THE INVITATION

Sera showed up at my door with a basket of glittering nail polish, enchanted hair brushes, and something that smelled suspiciously like brownies.

"Emergency girl's day," she declared. "You look haunted. Like you saw a ghost. Or worse—a boy."

I blinked at her from my doorway, wrapped in a fluffy robe, my silver-tipped hair half-braided and half-tangled. "I did see a boy," I mumbled. "Kind of. In a dream. He threatened to keep me in it forever."

She raised a brow, unfazed. "Well, that's sexy and horrifying. Let's paint our nails and ignore the trauma."

I snorted and let her in.

An hour later, we were sprawled on the enchanted rug in my room, toes wiggling in midair as our polish dried without smudging. My finger were stained with starlight-blue shimmer. Hers were venom green.

"I like this," I whispered. "It's quiet."

Sera flopped dramatically onto her back. "Yeah. You kinda had a week, huh? Magical orgasms. Power surges. Hair that won't stop growing. Mysterious ancient dream-men. The usual."

I covered my face with a pillow and screamed into it.

She giggled. "You're adorable."

I peeked out, cheeks flaming. "I feel like I'm always so much."

"You are," she said simply. "But in the best way."

There was a long pause, She twirled a curl of my hair around her finger, then said, "Christmas break is in a few days. I want you to come home with me."

I blinked. "Wait—what?"

She sat up, suddenly serious. "I'm not kidding. My family's... intense. But you'd love my mom. She collects cursed jewelry. And we throw this huge solstice party in the woods with enchantments and ice wine and way too many secrets. You'd fit right in."

My heart stuttered. "But your family—what if they think I'm weird?"

"They will," she said without hesitation. "And they'll adore you."

I hesitated. "What about the boys? My mates. I—"

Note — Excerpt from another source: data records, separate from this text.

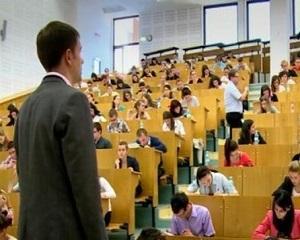De ce a scazut calitatea invatamantului universitar in Romania?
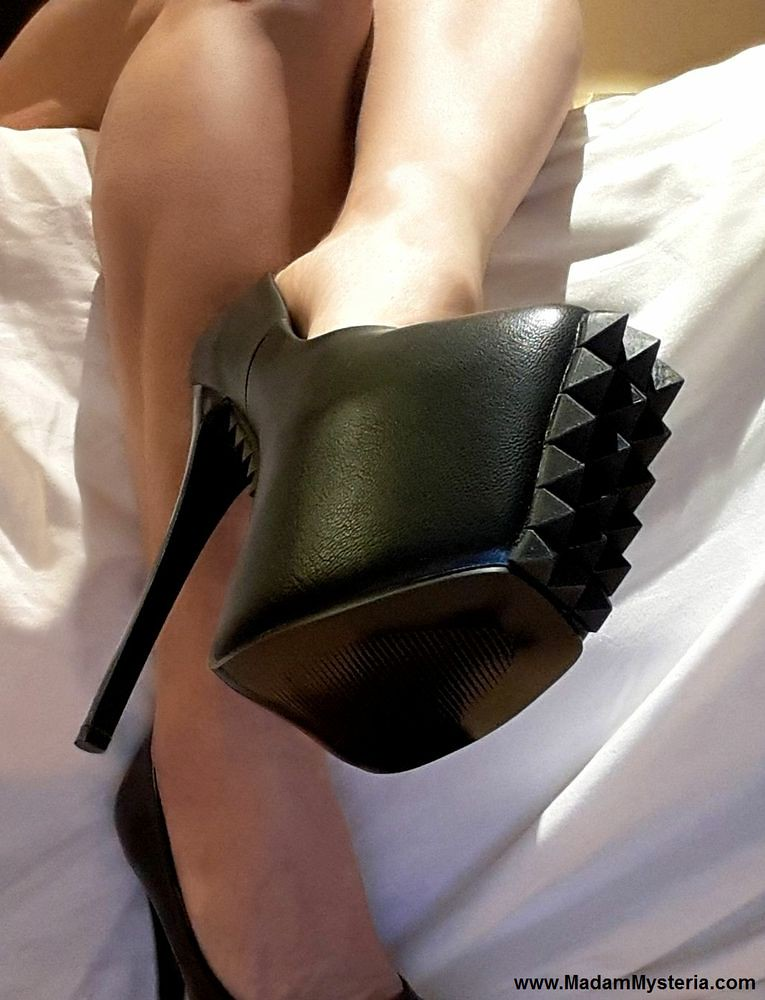 Shoejob and cum on her stockings and black patent high heels - 2 part 5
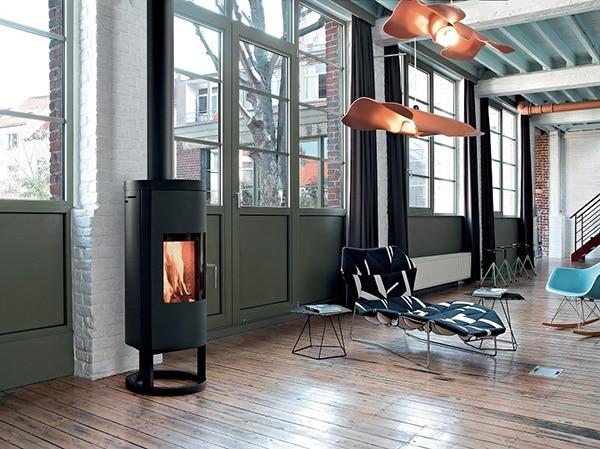 Photo d'un loft avec un poêle à bois en fonctionnement par la parisienne de ramonage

Her expression shifted, a flash of something unreadable passing through her eyes. "They're not invited. Just you and me."

Something in her tone told me she knew. Not everything. But something.

I swallowed. "Okay," I said softly. "Yeah. I'll come."

That caught me. "You have brothers?"

"Twins," she said eyes glittering. "Older than me. A little... darker."

My mouth went dry. "Darker how?

She grinned. "You'll see."

The next day, I regretted everything.

Because I walked into Runic Applications class and the professor immediately halted mid-sentence when I entered.

Everyone stared.

My hair had grown again—longer now, brushing my waist, gleaming faintly with silver woven moonlight. My skin glowed too. Just a little. But enough.

"Miss sol," professor Alwyn said carefully. "Are you aware that your magical signature has quadrupled in the last seventy-two hours?"

I froze. "...No?"

He narrowed his eyes. "We'll need to preform a resonance test. Immediately."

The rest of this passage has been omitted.